• [AIM]
Reproduce the passage of the quantum cryptography text that runs from "Privacy is paramount" up to and including "the encrypted message.".

• [SELECTED TEXT]
################

Privacy is paramount when communicating sensitive information, and humans have invented some unusual ways to encode their conversations. Quantum cryptography describes the use of quantum mechanical effects (in particular quantum communication and quantum computation) to perform cryptographic tasks or to break cryptographic systems. The goal of quantum cryptology is to thwart attempts by a third party to eavesdrop on the encrypted message.
II. QUANTUM CRYPTOGRAPHY
Cryptology is the process of encoding (cryptography) and decoding (crypto analysis) information or messages (called plaintext). All of these processes combined are cryptology. Earlier cryptology was based on algorithms — a mathematical process or procedure which were created by a sender and transmitted to a receiver. These algorithms are used in conjunction with a key, a collection of bits (usually numbers). Without the proper key, it’s virtually impossible to decipher an encoded message, even if you know what algorithm to use. In modern cryptology, the third party (adversaries) can passively intercept sender and receiver’s encrypted message — he can get his hands on the encrypted message and work to decode it without the sender and receiver knowing he has their message. The adversary can accomplish this in different ways, such as wiretapping sender or receiver’s phone or reading secure e-mails. Quantum cryptology is the first cryptology that safeguards against passive interception as photons come into play. Since we can’t measure a photon without affecting its behaviour, Heisenberg’s Uncertainty Principle emerges when the third party makes his own eavesdrop measurements.

################

• [RECORDED INFORMATION]
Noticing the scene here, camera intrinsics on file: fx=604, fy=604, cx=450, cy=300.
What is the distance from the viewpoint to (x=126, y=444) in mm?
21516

################

• [RESPONSE BELOW]
Privacy is paramount when communicating sensitive information, and humans have invented some unusual ways to encode their conversations. Quantum cryptography describes the use of quantum mechanical effects (in particular quantum communication and quantum computation) to perform cryptographic tasks or to break cryptographic systems. The goal of quantum cryptology is to thwart attempts by a third party to eavesdrop on the encrypted message.